* _Brief_
Locate each line in the material below that contains the word "distance", and copy those lines out in full.

* _Records for this exercise_
##########
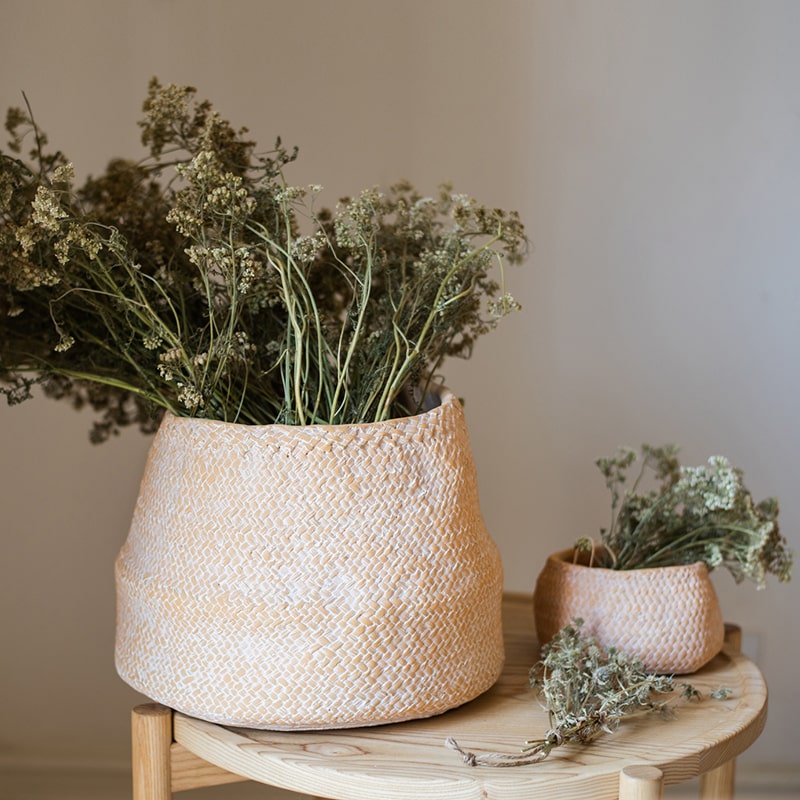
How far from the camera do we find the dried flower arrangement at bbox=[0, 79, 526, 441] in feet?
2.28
##########
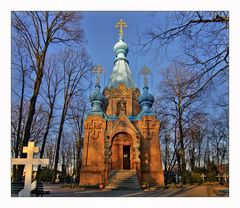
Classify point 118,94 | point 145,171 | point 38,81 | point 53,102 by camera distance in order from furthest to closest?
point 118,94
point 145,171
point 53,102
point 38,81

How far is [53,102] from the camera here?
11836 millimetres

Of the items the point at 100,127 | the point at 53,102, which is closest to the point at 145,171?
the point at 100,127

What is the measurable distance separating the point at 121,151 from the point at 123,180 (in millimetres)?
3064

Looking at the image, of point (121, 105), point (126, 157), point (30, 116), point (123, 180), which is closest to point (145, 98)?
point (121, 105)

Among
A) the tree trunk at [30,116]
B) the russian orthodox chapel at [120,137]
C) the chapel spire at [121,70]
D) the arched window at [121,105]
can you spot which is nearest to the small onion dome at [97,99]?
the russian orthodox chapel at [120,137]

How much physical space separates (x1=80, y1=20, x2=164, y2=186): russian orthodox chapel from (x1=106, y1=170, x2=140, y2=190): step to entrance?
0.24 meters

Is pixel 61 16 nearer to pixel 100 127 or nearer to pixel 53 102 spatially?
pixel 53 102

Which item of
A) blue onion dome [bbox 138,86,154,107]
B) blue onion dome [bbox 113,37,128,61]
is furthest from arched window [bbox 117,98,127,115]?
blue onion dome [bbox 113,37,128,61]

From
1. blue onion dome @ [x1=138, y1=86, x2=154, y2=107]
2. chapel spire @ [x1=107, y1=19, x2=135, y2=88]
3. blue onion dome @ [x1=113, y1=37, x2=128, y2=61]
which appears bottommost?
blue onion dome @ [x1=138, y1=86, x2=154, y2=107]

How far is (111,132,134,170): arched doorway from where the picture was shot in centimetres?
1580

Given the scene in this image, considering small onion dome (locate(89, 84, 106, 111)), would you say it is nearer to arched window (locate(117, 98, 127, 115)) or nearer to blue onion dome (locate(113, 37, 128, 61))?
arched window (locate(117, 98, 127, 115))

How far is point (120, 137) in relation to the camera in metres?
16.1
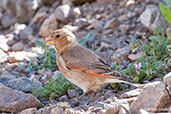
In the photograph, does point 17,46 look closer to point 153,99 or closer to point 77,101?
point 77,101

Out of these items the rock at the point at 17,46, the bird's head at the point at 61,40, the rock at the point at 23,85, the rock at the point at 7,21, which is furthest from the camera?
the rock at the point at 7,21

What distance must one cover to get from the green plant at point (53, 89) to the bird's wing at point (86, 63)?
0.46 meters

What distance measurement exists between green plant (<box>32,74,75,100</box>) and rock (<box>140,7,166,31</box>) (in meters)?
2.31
##########
* _The solution_
Classify point 118,94 | point 145,171 | point 38,81 | point 53,102 by camera distance in order from furthest to closest?
What is the measurable distance separating the point at 121,151 from the point at 123,180 (in millimetres)?
What distance must one cover to get from the green plant at point (53, 89) to the bird's wing at point (86, 63)?
What distance measurement exists between green plant (<box>32,74,75,100</box>) and rock (<box>140,7,166,31</box>) (in meters)?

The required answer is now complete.